Times have significantly changed, now when a company shifts away from its core values or fails to deliver on basic consumer expectations, they are instantly put under the spotlight. Enabled by the astronomical rise of social media, a company's unexpected decisions and questionable actions can be scrutinised at the touch of a few buttons.
When an issue resonates with several consumer groups, it could build enough momentum to create a boycott; whereby consumers abandon using or buying a company's products/services.
The research revealed the number one reason American consumers boycotted a brand was due to its affiliation or endorsement of a politician/party/movement (51%) that they did not support or agree with. Thereafter, a product(s) with negative consequences on consumer health as well as racism within a company's culture/practises were the joint second most citied reasons as to why consumers boycotted a brand at 44% each.
Unfair practises related to market dominance was the lowest-ranking factor which led to consumers boycotting a brand at just 24%. Despite it being well-documented that tons of companies have had their critical functions compromised due to insufficient cyber security measures and engaging in dubious financial practises - only 25% of consumers remarkably boycotted a brand due to data breaches or tax avoidance/evasion.
Mary Barker, a Consumer Analyst commented:
"Social media has really been a game-changer. Before its existence, when a brand slipped up, it was easier for them to exercise their reputation management protocols as the scrutiny was not as instantaneous. The shareability of content and real-time nature of social media has provided consumers with multiple avenues to directly engage and judge a brands actions. So, when they feel a brand is in the wrong, they will not be scared to state and share the opinion with the rest of the world. Within that context, a real possibility for the occurrence of a brand boycott".

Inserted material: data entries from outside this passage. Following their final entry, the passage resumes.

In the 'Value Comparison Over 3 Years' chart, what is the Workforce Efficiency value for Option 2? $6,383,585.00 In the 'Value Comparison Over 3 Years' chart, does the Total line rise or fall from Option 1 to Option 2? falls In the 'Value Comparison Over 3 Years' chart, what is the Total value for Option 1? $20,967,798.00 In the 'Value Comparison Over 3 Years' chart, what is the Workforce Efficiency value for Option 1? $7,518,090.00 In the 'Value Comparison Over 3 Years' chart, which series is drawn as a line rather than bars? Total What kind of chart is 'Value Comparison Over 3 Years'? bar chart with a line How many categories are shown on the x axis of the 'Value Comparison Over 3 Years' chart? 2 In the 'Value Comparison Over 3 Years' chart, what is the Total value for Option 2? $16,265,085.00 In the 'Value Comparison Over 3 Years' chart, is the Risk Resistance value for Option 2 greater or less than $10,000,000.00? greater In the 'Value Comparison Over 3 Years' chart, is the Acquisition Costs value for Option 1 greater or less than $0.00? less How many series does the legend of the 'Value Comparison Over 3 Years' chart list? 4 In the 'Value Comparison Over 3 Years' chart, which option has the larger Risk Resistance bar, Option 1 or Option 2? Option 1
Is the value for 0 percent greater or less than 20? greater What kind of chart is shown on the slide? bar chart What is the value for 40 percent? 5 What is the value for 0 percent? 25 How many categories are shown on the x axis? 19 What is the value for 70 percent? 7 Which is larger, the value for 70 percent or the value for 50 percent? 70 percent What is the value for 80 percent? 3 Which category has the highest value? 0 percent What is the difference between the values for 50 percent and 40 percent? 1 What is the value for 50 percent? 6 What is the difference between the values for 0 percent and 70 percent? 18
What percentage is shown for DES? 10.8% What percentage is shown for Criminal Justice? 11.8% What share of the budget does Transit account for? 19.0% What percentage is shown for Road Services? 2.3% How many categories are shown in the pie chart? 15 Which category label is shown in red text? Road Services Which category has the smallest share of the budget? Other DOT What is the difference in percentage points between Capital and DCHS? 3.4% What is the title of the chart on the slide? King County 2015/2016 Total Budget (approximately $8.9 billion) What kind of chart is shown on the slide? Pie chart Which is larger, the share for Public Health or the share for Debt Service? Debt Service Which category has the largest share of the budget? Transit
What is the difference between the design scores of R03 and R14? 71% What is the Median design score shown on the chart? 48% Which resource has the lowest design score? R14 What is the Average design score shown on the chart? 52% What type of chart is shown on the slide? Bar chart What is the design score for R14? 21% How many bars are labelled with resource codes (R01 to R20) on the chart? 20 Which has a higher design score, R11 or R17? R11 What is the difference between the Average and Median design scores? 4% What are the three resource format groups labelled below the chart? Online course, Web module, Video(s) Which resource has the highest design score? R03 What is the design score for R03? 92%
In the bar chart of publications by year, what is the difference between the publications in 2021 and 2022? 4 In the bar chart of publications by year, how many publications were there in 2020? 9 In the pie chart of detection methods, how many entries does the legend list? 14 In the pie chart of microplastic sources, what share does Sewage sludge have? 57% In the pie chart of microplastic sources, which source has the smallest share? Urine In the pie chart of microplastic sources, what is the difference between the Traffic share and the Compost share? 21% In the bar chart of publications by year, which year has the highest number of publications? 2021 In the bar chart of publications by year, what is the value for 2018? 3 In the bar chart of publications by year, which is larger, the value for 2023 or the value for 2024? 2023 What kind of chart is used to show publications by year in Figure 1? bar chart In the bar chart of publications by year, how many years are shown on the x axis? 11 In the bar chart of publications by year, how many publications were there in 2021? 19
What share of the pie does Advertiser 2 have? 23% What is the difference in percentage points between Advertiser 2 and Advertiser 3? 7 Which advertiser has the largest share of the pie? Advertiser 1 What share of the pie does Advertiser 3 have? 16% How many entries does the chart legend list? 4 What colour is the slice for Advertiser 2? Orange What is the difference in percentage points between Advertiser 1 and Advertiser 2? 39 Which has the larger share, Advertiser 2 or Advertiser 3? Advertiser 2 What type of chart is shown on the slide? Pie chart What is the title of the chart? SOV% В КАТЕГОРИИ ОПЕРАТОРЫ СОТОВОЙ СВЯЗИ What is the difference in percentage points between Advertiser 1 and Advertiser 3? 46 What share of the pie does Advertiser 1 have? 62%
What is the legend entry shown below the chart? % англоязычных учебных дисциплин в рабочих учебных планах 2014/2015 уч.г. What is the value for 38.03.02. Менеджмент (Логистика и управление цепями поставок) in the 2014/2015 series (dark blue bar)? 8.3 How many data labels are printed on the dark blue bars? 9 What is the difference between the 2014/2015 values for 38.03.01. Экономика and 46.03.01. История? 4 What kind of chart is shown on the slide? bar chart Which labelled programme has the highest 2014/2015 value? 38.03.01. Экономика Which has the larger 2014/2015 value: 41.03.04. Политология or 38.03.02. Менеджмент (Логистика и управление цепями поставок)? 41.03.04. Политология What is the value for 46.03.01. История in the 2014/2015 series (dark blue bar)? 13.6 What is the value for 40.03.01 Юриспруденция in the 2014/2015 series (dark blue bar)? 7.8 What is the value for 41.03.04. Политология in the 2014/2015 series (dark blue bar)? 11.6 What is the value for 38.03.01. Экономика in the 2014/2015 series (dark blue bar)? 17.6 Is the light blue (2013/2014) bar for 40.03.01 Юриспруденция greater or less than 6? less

Dustin Bridges, a Retail Analyst commented:
"The internet and social media have enabled consumers to become more influential than ever before. It's a monumental shift in dynamics whereby consumers have the platforms readily available to them for expressing their concerns about a brand without any real restrictions. So, when brands for the better choice of words, mess up, they have nowhere to hide. In the case and aftermath of consumer boycotts, brands need to quickly react by clearly communicating the steps they are taking to rectify the decisions or actions which have contributed to the 'issue' at play".